Over the past 30 years, more children with congenital heart disease have survived into adulthood due to better surgical and catheter-based treatments, as well as improvements in medical care. As these children grow into adults, they continue to require specialized cardiac care, as recommended by evidence-based American Heart Association/American College of Cardiology guidelines, to maintain lifelong health and well-being. 
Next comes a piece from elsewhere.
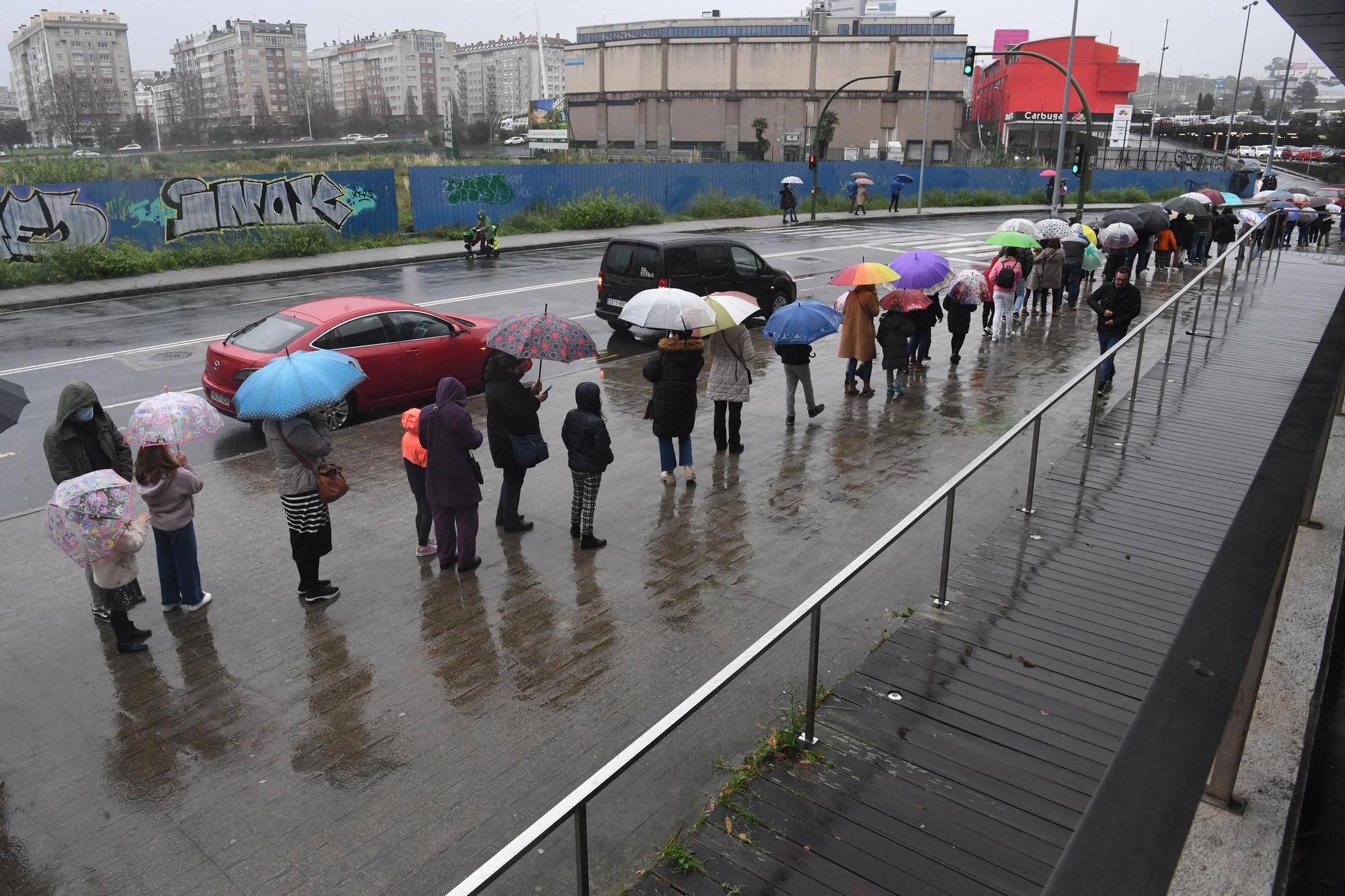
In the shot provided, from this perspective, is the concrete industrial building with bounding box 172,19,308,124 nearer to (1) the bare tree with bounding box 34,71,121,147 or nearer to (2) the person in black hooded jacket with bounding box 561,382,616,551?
(1) the bare tree with bounding box 34,71,121,147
This is one of the first studies to examine the connection between the health and survival of adults with congenital heart disease based on state-level data from the Global Burden of Disease Study along with income and insurance data from the U.S. Census, spanning from 1990 to 2021. Researchers examined the relationship among income levels, disability and death rates for nearly 300,000 adults with congenital heart disease aged 20 years and older.

“Understanding how social and economic factors can influence survival and outcomes is essential. Long-term outcomes and quality of life depend heavily on access to specialized, lifelong care for people with congenital heart disease,” said senior author Anitha John, M.D., Ph.D., medical director of the Washington Adult Congenital Heart Program at Children’s National in Washington, D.C. “Seeing how these factors affect patients long term allows us to better identify people at highest risk for complications. Then we can work toward improving access and reducing care gaps for people who have congenital heart disease.”
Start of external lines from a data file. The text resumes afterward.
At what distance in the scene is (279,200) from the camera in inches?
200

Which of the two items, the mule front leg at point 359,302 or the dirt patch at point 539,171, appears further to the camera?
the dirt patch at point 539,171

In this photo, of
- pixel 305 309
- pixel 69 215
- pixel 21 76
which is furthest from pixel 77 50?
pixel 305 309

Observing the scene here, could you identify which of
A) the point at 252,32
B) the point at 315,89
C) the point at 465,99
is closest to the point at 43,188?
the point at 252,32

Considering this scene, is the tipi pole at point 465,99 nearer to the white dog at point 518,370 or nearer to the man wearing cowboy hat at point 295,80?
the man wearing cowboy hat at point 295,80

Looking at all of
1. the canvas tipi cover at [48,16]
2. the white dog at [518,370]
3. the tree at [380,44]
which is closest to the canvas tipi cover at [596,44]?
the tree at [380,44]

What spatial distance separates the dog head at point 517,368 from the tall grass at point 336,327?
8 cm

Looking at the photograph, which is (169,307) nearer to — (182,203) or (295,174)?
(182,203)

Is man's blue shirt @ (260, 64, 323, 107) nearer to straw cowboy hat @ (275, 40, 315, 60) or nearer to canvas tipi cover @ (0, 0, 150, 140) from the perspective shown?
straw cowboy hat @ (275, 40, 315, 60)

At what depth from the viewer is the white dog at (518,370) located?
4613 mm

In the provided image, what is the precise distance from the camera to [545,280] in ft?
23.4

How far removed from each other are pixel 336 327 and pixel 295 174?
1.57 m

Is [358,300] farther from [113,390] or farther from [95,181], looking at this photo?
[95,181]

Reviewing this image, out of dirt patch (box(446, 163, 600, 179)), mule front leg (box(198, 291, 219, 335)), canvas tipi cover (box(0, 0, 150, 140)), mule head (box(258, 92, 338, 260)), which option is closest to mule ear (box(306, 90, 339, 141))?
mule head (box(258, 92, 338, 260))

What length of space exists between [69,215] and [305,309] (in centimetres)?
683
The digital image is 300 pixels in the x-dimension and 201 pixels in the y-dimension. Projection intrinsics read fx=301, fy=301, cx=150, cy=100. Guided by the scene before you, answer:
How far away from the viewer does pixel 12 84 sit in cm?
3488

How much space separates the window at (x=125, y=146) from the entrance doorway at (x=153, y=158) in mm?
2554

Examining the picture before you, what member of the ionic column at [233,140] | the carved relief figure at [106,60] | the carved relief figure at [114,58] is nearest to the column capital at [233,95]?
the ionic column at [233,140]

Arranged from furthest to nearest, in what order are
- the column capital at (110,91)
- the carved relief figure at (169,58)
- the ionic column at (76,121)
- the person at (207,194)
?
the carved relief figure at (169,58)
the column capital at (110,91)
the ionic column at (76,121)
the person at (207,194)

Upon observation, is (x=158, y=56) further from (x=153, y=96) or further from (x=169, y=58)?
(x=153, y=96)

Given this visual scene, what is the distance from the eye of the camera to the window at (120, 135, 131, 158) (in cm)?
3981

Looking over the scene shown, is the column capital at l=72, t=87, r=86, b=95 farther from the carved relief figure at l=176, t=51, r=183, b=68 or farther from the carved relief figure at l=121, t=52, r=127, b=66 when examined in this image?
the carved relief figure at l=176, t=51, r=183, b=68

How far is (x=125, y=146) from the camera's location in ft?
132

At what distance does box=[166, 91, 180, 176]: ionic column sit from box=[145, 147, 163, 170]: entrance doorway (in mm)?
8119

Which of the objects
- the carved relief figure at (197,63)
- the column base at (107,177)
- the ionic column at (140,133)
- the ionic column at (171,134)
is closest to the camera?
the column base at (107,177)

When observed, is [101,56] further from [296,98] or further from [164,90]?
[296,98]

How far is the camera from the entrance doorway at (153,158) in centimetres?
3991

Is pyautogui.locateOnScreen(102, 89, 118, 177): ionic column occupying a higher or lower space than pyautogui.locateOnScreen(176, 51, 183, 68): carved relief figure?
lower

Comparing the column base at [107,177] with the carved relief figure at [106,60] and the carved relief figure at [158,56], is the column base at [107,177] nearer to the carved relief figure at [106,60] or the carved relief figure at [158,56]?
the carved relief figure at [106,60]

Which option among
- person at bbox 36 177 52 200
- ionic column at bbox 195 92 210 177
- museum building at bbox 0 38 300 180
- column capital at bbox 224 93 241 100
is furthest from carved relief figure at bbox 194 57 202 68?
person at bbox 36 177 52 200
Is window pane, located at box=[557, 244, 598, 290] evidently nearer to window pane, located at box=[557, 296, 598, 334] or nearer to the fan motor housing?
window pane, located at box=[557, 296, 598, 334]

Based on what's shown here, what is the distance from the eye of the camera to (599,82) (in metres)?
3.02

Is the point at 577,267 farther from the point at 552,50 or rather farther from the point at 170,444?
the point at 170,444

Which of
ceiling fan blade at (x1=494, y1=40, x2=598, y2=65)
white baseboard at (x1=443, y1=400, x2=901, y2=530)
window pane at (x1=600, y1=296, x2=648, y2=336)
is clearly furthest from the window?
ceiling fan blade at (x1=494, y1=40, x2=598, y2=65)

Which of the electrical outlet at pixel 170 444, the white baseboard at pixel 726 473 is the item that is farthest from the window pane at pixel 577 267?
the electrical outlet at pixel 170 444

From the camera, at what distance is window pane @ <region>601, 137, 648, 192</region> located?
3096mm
What are the key findings of the analysis?

  • As median household income increased in a state, the death rate for people with congenital heart disease decreased.
  • The relationship between death rate and individual income levels was stronger than the connection between death rates and the percentage of residents without insurance in each state. This suggests that simply having health insurance did not guarantee that people accessed the specialized care required for congenital heart disease. One reason for this might be differences in types of insurance coverage versus the overall presence of insurance.
  • Geography and access to resources (namely, specialized cardiac care) likely play a profound role in death and disability in adults with congenital heart disease in the U.S. More research is needed to understand these connections and their impact on the health, well-being and survival of people with congenital heart disease.  

“While having health insurance does matter, it does not explain the differences we found in terms of how long people with congenital heart disease live,” John said. “This indicates that insurance alone doesn’t guarantee access to care. People may still face barriers if their insurance doesn’t cover specialized heart care or if out-of-pocket costs are too high. In many cases, specialized care may not be available in their area at all. We need to make sure everyone with congenital heart disease has the same access to specialty care throughout their lifetime, regardless of where they live.”
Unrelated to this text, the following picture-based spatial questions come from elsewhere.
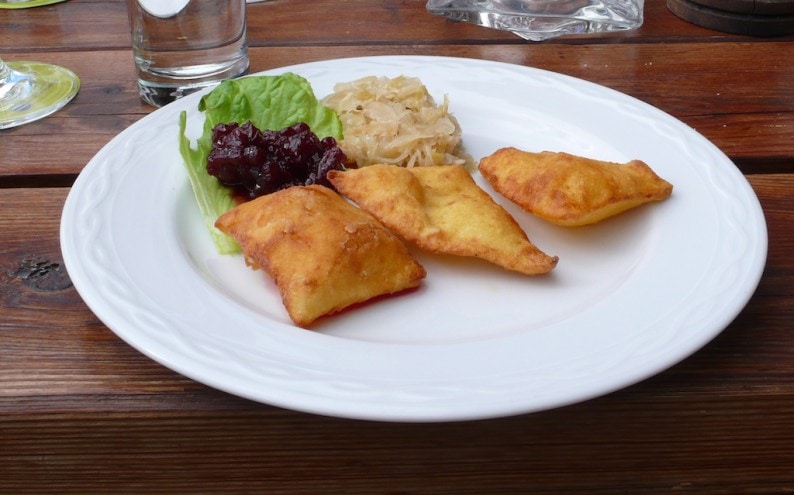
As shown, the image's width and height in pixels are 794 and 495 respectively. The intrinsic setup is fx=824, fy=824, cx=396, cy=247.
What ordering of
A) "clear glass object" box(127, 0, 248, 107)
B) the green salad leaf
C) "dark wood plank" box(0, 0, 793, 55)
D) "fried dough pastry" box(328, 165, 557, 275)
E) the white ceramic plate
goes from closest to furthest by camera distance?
the white ceramic plate < "fried dough pastry" box(328, 165, 557, 275) < the green salad leaf < "clear glass object" box(127, 0, 248, 107) < "dark wood plank" box(0, 0, 793, 55)

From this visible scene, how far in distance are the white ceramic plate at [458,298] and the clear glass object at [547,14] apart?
30.7 inches

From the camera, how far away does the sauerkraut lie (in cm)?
185

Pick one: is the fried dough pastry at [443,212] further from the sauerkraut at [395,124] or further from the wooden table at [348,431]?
the wooden table at [348,431]

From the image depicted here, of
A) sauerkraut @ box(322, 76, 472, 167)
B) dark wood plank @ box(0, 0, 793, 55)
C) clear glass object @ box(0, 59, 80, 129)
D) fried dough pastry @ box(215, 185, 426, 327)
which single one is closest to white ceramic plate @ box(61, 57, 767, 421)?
fried dough pastry @ box(215, 185, 426, 327)

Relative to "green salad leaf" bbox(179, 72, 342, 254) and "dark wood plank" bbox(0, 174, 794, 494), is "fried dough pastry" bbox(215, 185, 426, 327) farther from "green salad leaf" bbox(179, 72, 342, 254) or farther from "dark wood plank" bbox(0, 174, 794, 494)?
"green salad leaf" bbox(179, 72, 342, 254)

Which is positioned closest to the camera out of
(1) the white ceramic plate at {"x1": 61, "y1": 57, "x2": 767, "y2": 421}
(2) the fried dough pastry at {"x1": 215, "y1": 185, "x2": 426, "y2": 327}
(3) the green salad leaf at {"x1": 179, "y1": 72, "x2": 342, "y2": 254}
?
(1) the white ceramic plate at {"x1": 61, "y1": 57, "x2": 767, "y2": 421}

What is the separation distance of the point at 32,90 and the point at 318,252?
3.90 ft

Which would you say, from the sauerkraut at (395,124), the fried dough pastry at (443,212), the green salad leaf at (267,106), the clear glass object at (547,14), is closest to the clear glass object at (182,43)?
the green salad leaf at (267,106)

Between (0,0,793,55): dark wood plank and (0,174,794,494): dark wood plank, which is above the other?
(0,0,793,55): dark wood plank

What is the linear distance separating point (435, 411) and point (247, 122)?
37.2 inches

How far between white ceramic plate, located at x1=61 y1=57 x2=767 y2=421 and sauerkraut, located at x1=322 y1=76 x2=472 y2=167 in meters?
0.16

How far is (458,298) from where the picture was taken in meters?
1.37

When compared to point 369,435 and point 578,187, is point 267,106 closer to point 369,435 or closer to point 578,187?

“We also need more trained specialists in adult congenital heart conditions. These medical experts should be more evenly distributed across the country, particularly where congenital heart disease patients live and work. Additionally, we need better systems to help patients get referred to the right care throughout their lives,” she said. “Expanding telehealth and improving insurance networks may also help to improve access.”

Michelle Gurvitz, M.D., an American Heart Association volunteer expert and chair of the writing committee for the 2025 ACC/AHA/HRS/ISACHD/SCAI joint Guideline for the Management of Adults With Congenital Heart Disease, said, “The 2025 guideline outlines when to seek expert assistance and how specialists can work together with other healthcare providers to enhance access to care. Many patients stop receiving specialized care when they transition from pediatric to adult care. Additionally, this study shows that some patients cannot see specialists because of issues such as insurance or their location.” Gurvitz, who was not involved in this study, is also a cardiologist at Boston Children’s Hospital and an associate professor of pediatrics at Harvard Medical School.

According to the American Heart Association’s 2026 Heart Disease and Stroke Statistics, congenital heart defects (heart or blood vessel issues that are present at birth) are one of the most common birth defects around the world. Congenital heart disease is the leading cause of death in the U.S. from a condition present since birth.

What are the study details, background, design and limitations?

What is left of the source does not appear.